Während des Songs tanzten zahlreiche, überwiegend jugendliche Besucher, sangen den Text mit, Palästina-Flaggen wurden geschwenkt, einzelne Anwesende vermummten sich. Der Co-Vorsitzende der Linken Neukölln, Hermann Nehls, betrat noch während des Auftritts kurz die Bühne und machte Fotos. Eine Distanzierung durch die Partei erfolgte vor Ort nicht. Organisiert war die Kundgebung gemeinsam mit dem Theaterregisseur Volker Lösch, rund 1000 Menschen sollen gekommen sein. Neben Dahabflex trat auch die Rapperin Antifuchs auf.

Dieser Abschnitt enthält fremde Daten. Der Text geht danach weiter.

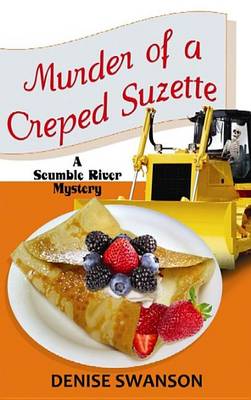 Book cover for Murder Of A Creped Suzette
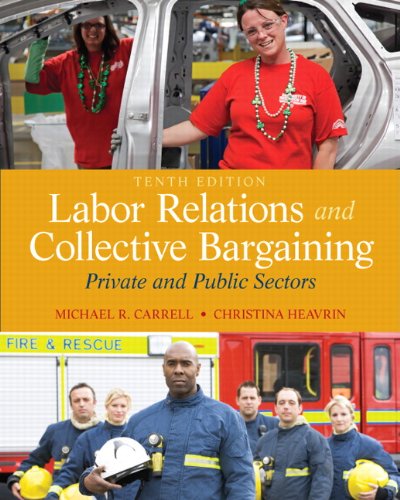 Labor Relations and Collective Bargaining: Private and Public Sectors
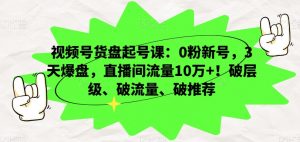 视频号货盘起号课:0粉新号,3天爆盘,直播间流量10万+!破层级、破流量、破推荐-52资源库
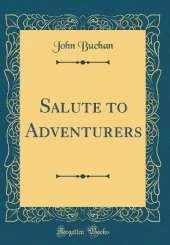 Salute to Adventurers (Classic Reprint)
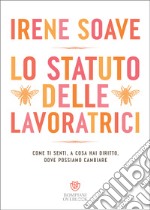 Lo statuto delle lavoratrici: Come ti senti, a cosa hai diritto, dove possiamo cambiare. E-book. Formato PDF ebook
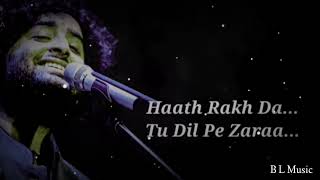 Haath Rakh De Tu Dil Pe Zara Full Song ( Lyrics )  Arijit Singh | Mareez-E-Ishq Song Lyrics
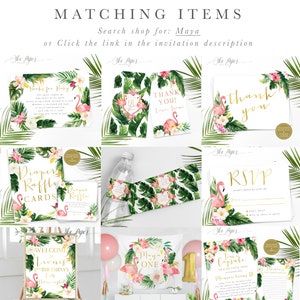 May include: A set of printable party decorations for a tropical themed first birthday party. The decorations feature pink flamingos, green leaves, and gold accents. The set includes a welcome sign, a thank you card, a diaper raffle card, an RSVP card, a time capsule card, and a water bottle label.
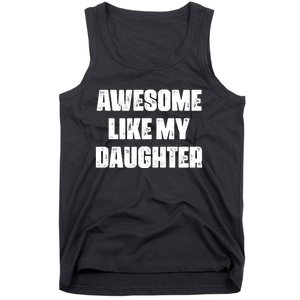 Awesome Like My Daughter Mother's Day Father's Day Mom Dad Tank Top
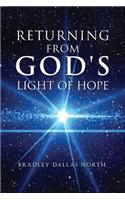 Returning from God's Light of Hope
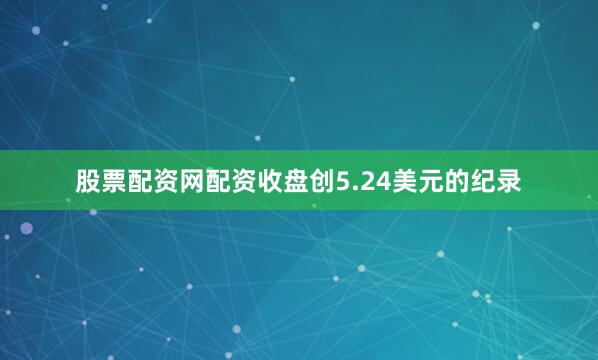 股票配资网配资收盘创5.24美元的纪录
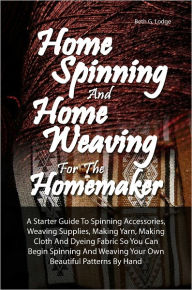 Title: Home Spinning And Home Weaving For The Homemaker: A Starter Guide To Spinning Accessories, Weaving Supplies, Making Yarn, Making Cloth And Dyeing Fabric So You Can Begin Spinning And Weaving Your Own Beautiful Patterns By Hand, Author: Beth G. Lodge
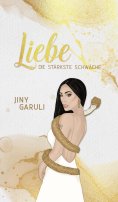 eBook: LIEBE - DIE STÄRKSTE SCHWÄCHE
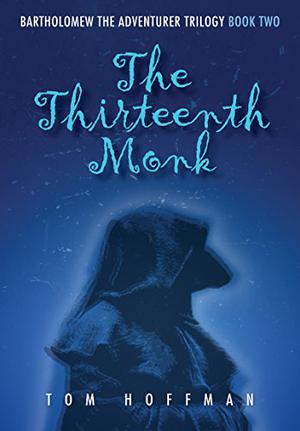 The Thirteenth Monk by Tom Hoffman
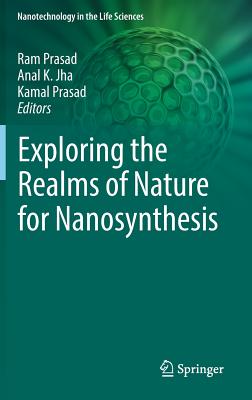 Exploring the Realms of Nature for Nanosynthesis - Prasad, Ram (Editor), and Jha, Anal K (Editor), and Prasad, Kamal (Editor)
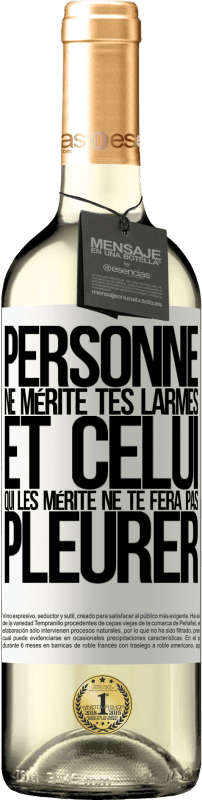 29,95 € | Vin blanc Édition WHITE Personne ne mérite tes larmes, et celui qui les mérite ne te fera pas pleurer Étiquette Blanche. Étiquette personnalisable Vin jeune Récolte 2025 Verdejo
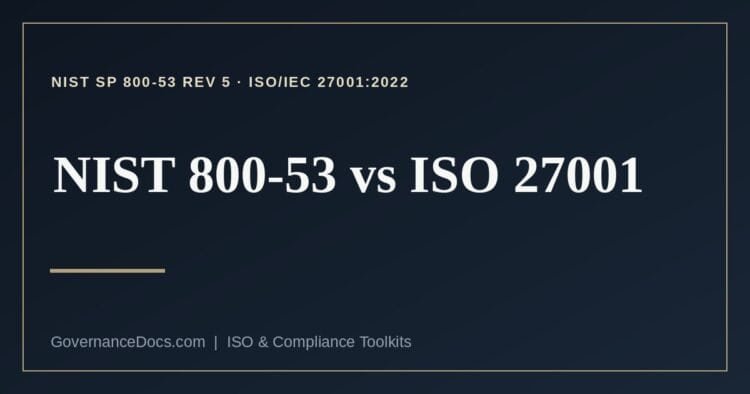 NIST 800-53 vs ISO 27001 explained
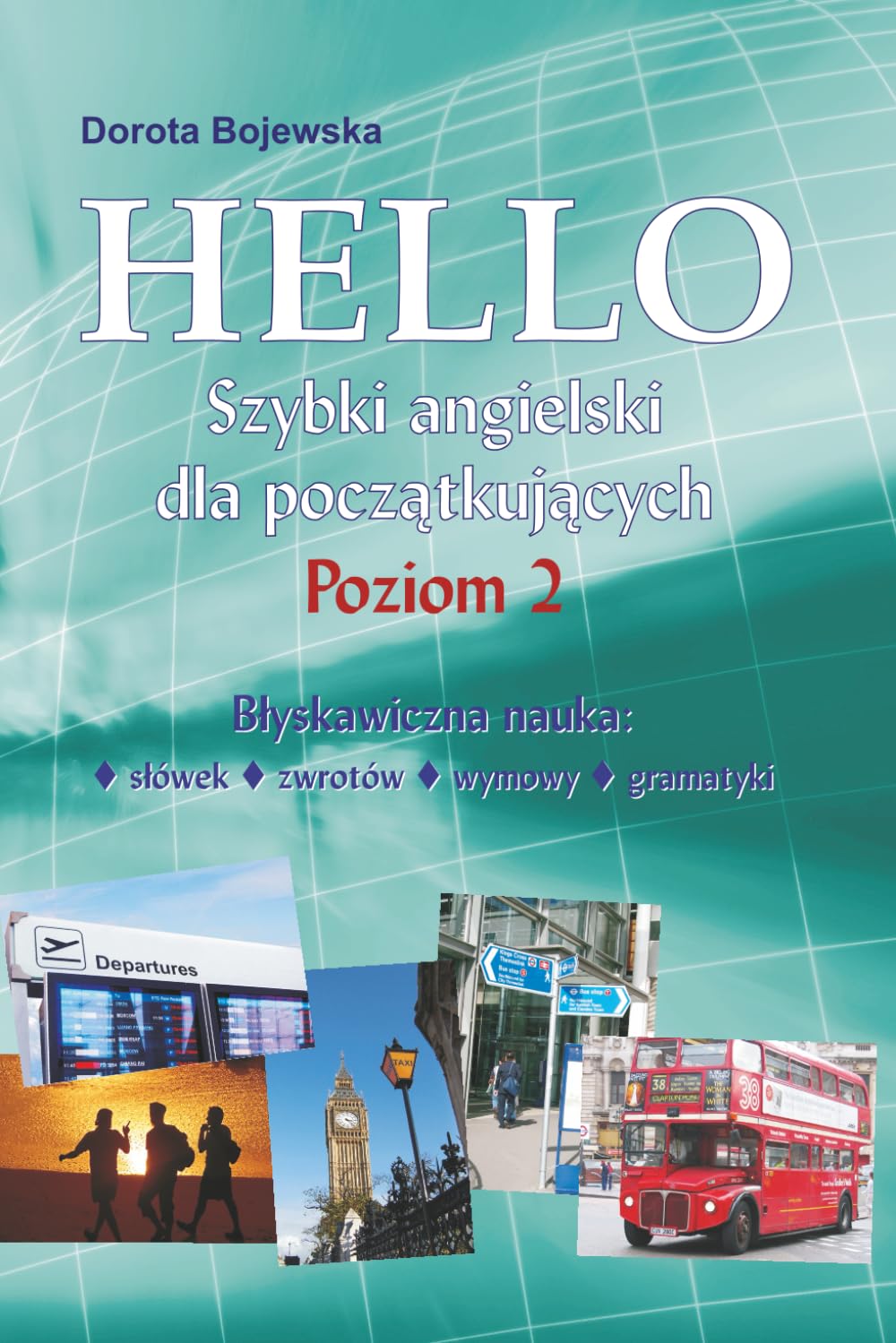 Hello – Szybki Angielski dla Początkujących. Poziom 2.: Błyskawiczna nauka słówek, zwrotów, wymowy i gramatyki.
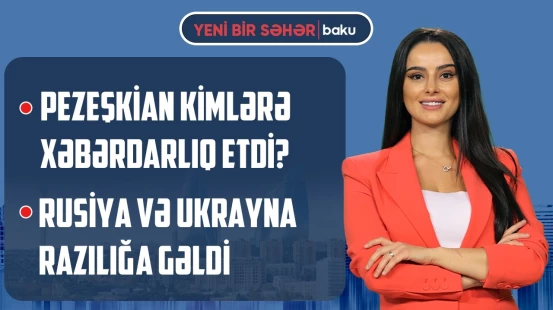 İran ABŞ-nin şərtlərinə cavab verdi | Trampın Zelenski ilə bağlı planı nədir? - YENİ BİR SƏHƏR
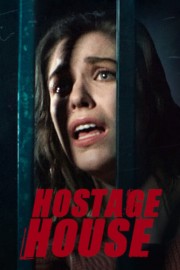 watch Hostage House movies free online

Lesart eins: ein Gewaltaufruf
Kritiker sehen in beiden Zeilen einen eindeutigen Aufruf zur Gewalt. Der Begriff „Intifada“ bedeutet wörtlich „abschütteln“, steht historisch aber vor allem für die beiden palästinensischen Aufstände von 1987 bis 1993 und von 2000 bis 2005, in deren Verlauf durch Anschläge mehr als 1000 Israelis getötet wurden; die Zahl der getöteten Palästinenser lag um ein Vielfaches höher. In Kombination mit dem arabischen „Yalla“ – auf deutsch „auf geht´s“ – lesen viele die Parole als Aufforderung zu genau solcher Gewalt. „Death to the IDF" wird als Forderung nach dem Tod der Angehörigen der israelischen Streitkräfte verstanden.